Review: How Sluggo Survives

how sluggo survives


How Sluggo Survives
Ernie Bushmiller, edited by James Kitchen
Kitchen Sink Press
1989
ISBN 0-87816-067-1
out-of-print, price my vary

I found this book as part of a Mystery Hoard that included, in total, 3 issues of Wizard Magazine and a giveaway Spider-Man comic.

How Sluggo Survives is a collection of Ernie Bushmiller's Nancy comic strips that focuses on Nancy' co-star and sometime boyfriend, Sluggo. Sluggo is a tough working class kid with no visible means of support, modeled after the slang-talking, newsboy-cap-wearing inner-city kids of U.S. popular culture, akin to Hollywood's Dead-End Kids and Jack Kirby's kid gangs.

This is a fascinating volume, part of a series of themed reprints published by Denis Kitchen during the short-lived Nancy renaissance of the 1980s, when everyone from Frank Miller to various Underground and RAW alumni were singing the praises of the so-called 'dumbest comic strip' ever. One of the best parts of the book is the introduction by reclusive control freak, painter and RAW Magazine cartoonist Jerry Moriarty. Moriarty sums up the appeal of Nancy for the Underground generation as "brain repair," noting that "[b]eing a reluctant Ernie Bushmiller fan also said something about esthetic renewal and ongoing change and hope." Moriarty's essay is accompanied by notes from his alter-ego, Jack, of "Jack Survives" fame. The conceit of this Jack piece is that Jack has been a living in Nancy's town and has observed her adventures with Sluggo from a distance, although he sometimes feels like he is observing something resembling the activity of another dimension, perhaps the creation of his elderly neighbour Bushmiller.

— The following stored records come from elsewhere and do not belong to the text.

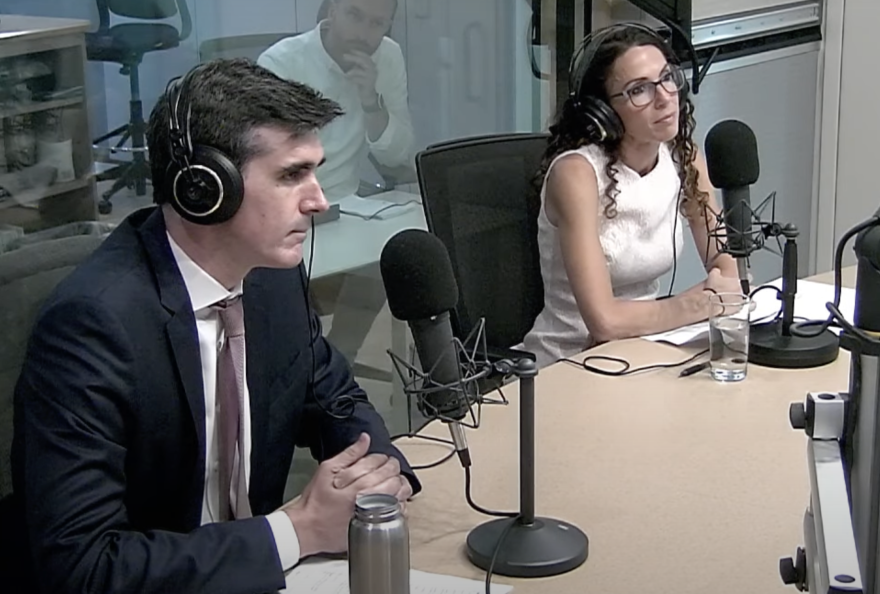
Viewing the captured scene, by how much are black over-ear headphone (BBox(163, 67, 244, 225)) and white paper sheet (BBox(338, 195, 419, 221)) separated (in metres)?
1.52

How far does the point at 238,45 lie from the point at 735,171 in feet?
3.62

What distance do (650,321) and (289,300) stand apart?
0.74 m

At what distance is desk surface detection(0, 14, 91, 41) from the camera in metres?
2.12

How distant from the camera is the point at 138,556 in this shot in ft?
3.92

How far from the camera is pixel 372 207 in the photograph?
2.96 meters

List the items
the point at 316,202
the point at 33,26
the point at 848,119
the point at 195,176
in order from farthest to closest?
the point at 848,119, the point at 33,26, the point at 316,202, the point at 195,176

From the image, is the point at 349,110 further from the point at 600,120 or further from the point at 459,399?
the point at 459,399

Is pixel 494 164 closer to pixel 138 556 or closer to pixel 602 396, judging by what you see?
pixel 602 396

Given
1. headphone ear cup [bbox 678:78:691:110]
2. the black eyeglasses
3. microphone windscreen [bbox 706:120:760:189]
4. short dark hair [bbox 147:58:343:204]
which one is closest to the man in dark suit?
short dark hair [bbox 147:58:343:204]

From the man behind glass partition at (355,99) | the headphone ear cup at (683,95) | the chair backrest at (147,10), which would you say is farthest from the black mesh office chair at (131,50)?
A: the headphone ear cup at (683,95)

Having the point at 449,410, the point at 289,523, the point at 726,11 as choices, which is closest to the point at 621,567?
the point at 449,410

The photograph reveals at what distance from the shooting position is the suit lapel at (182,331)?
134cm

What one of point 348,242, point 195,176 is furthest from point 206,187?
point 348,242

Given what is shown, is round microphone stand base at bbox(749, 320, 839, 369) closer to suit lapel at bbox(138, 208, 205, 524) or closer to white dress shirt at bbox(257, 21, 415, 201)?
suit lapel at bbox(138, 208, 205, 524)
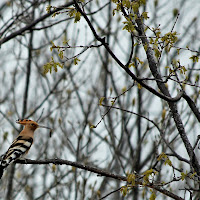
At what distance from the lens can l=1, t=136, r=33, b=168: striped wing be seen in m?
5.27

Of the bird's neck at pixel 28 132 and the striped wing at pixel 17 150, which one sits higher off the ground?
the bird's neck at pixel 28 132

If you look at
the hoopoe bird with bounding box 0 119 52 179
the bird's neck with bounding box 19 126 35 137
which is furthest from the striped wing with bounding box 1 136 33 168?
the bird's neck with bounding box 19 126 35 137

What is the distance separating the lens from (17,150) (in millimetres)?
5617

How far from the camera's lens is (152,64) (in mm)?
3748

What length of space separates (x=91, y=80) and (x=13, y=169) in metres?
2.91

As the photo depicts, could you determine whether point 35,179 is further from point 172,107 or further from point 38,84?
point 172,107

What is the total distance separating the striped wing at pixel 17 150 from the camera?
5.27m

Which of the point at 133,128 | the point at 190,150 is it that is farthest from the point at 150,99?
the point at 190,150

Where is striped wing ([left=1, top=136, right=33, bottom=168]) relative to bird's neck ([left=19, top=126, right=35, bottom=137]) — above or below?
below

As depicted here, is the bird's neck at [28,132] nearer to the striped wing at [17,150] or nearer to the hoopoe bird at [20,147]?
the hoopoe bird at [20,147]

The strips in How Sluggo Survives seem to have been chosen for the degree to which they reveal aspects of Sluggo's life away from Nancy. Many intriguing snippets of his existence are revealed, including Sluggo's address (140 Drabb St.), his various jobs (office boy, delivery boy, scrap dealer, grifter, goldbrick), and portents of his future --a recurring gag revolves around the fortunes he receives from one of those "weight and fortune" amusements that used to litter the commercial districts of every town in North America. Sluggo is a fascinating, mysterious character: a proto-punk hobo child who oozes America from every inky line.

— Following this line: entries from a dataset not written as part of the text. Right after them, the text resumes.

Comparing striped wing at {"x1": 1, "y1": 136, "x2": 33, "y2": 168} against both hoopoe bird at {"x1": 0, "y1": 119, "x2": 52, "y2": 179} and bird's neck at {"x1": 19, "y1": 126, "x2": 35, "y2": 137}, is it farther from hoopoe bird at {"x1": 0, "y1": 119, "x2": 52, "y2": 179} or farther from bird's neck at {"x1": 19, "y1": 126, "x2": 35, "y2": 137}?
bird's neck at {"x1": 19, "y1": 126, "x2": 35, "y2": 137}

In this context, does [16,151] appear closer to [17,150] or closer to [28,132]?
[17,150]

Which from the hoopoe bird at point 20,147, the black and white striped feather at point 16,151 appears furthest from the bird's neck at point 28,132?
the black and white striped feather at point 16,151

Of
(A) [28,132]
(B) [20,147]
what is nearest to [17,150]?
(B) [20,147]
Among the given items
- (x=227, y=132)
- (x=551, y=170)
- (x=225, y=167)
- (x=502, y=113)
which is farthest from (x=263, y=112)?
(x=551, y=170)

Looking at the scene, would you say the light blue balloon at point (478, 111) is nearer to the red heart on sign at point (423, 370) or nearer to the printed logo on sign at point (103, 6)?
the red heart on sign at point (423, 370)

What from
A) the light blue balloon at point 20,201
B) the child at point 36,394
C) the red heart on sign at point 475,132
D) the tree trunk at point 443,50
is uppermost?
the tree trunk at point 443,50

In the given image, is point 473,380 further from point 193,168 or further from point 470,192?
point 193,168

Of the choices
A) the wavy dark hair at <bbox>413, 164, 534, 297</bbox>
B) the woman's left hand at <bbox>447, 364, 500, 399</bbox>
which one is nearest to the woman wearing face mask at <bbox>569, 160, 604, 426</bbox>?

Since I grew up largely post-RAW, I've always taken for granted the canon-icity of Nancy and so the Nancy naysayers and those who argue that Bushmiller's strip is moronic (or even those who appreciate Nancy in an ironic or, "so bad it's good" sense) have always puzzled me. The strip is well-crafted, charming, and, more often than not, very funny and thought-provoking. Highly recommended!